Activation assays for RhoA, Rac1, CDC42 and Gα13
The activity of RhoA, Rac1 and CDC42 was measured using RhoA/Rac1/CDC42 Activation Biochem kit (Cytoskeleton, Inc.), according to the manufacturer’s instructions. Briefly, cells were lysed with lysis buffer (50mM Tris-HCl, pH 7.5, 500mM NaCl, 2% NP40, 10mM MgCl2) containing protease inhibitor cocktail at 4°C for 30 min. Lysates were cleared by centrifugation at 15,000g at 4°C for 15 min. Supernatants were incubated with 30 μg of Rhotekin-RBD beads (for RhoA) or PAK-PBD beads (for Rac1 and CDC42) for 1 hour at 4°C. Beads were washed three times in wash buffer (25mM Tris-HCl, pH 7.5, 40mM NaCl, 30mM MgCl2) and resuspended in Laemmli buffer. To measure Gα13 activity, GST-TPR (kindly provided by Dr. M. Neghishi) bound to glutathione-Sepharose beads was incubated with cell lysates prepared in lysis buffer (20mM Hepes, pH 8.0, 2mM MgCl2, 1mM EDTA, 0.1% Triton X-100) for 1 hour at 4°C. After the beads were washed with the lysis buffer, the bound proteins were eluted in Laemmli buffer. The lysates and eluted samples were analyzed by immunoblotting.
For statistical analysis of the data, experiments were repeated three times unless stated otherwise and data are presented as mean ± SEM. Student´s t-test was used for pairwise comparison of the data and significance calculations.

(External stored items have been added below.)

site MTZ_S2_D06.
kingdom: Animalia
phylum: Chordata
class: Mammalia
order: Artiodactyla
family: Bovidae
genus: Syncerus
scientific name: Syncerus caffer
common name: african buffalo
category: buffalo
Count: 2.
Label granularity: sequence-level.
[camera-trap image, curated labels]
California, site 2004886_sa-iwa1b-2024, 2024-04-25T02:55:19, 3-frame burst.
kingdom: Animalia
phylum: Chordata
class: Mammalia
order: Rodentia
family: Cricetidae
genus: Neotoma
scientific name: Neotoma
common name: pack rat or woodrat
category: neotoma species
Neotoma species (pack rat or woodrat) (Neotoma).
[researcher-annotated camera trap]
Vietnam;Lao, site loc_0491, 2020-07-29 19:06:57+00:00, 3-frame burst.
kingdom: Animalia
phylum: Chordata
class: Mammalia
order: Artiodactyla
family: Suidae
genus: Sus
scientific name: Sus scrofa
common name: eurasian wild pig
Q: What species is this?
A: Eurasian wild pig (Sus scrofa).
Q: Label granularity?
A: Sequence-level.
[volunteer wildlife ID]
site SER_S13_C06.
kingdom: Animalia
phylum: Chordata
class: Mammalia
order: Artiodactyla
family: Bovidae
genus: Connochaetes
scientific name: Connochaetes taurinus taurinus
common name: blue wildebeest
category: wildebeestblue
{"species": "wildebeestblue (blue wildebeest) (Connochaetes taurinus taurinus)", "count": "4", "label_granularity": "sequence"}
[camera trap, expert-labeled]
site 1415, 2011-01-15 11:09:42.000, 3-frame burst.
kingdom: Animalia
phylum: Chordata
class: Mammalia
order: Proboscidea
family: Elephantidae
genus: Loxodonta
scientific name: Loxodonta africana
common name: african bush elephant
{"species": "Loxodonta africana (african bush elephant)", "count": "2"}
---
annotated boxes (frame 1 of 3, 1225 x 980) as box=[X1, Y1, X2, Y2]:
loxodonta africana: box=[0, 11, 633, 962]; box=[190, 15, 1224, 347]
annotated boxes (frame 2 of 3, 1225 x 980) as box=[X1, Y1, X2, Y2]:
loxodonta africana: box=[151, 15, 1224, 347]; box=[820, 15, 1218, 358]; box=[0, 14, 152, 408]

P values < 0.05 were considered statistically significant.
MI designed the study. MI and DCR wrote the manuscript. MI and MH performed experiments. MI, DCR, MH, and HS contributed to data analyses and interpretation. HS supported materials.
We thank Dr. M. Negishi (Kyoto University) for providing a plasmid encoding GST-TPR and Dr. H. Yamagishi (Dokkyo Medical University) for helping pathological analyses. We are also grateful to all members of Department of Biochemistry, Dokkyo Medical University for their assistance.
CONFLICTS OF INTEREST
The authors declare no potential conflicts of interest.
This work was supported in part by JSPS KAKENHI Grant Number JP15K08158 to M. Itoh. DCR was supported by NCI CA187692.